A retrospective cohort study was conducted in a level IIIB neonatal intensive care unit. The incidence of elevated serum gentamicin troughs for this study was compared with the center's previously published results to evaluate the proposed dosing algorithm. Patients were included if gentamicin was administered within the first 7 days of life and a serum gentamicin trough concentration and a baseline SCr concentration were obtained. Patients were further subdivided into groups based on GA for data analysis: ≤30 weeks (group 1), 30–34 weeks (group 2), and ≥35 weeks (group 3). The SCr was considered mildly elevated (0.81–0.99 mg/dL) or elevated (≥1 mg/dL). The respective outcomes between the post-algorithm and control groups were examined using intention-to-treat analysis and Bayesian modeling to calculate rate differences.

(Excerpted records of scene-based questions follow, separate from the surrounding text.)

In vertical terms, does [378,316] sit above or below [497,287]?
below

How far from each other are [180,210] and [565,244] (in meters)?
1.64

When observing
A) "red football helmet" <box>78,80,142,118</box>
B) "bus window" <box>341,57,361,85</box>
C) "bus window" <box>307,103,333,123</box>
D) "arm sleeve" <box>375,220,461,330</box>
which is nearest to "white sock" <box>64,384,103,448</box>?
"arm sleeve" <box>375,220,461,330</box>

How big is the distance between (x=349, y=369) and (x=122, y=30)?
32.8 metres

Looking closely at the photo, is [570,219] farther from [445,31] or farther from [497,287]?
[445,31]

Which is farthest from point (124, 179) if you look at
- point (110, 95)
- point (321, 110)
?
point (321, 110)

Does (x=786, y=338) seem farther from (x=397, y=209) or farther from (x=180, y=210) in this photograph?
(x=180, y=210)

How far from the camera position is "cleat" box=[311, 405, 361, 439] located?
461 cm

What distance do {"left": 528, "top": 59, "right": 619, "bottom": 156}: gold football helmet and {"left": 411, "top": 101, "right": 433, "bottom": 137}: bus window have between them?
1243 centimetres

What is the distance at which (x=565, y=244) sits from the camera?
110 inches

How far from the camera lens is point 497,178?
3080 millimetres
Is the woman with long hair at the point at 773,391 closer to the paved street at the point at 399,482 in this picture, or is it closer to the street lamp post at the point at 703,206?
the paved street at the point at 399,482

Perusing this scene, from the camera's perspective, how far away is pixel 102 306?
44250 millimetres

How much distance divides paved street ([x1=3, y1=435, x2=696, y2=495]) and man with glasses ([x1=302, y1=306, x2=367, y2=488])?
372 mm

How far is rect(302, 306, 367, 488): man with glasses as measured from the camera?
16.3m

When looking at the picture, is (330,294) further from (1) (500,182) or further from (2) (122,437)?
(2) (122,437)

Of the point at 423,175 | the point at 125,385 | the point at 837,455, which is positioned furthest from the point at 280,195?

Of the 2377 patients evaluated, 366 met the inclusion criteria. Significantly lower percentages of elevated serum gentamicin troughs were noted in groups 2 and 3 subsequent to the implementation of the dosing algorithm with 16% and 15% lower rate differences, respectively. Regardless of GA, there were significantly fewer elevated serum troughs in the post-implementation groups than in the control with mildly elevated and elevated SCr p < 0.001.
Using a dosing algorithm based on SCr significantly reduced the number of elevated serum trough rates in neonates with a GA greater than 30 weeks.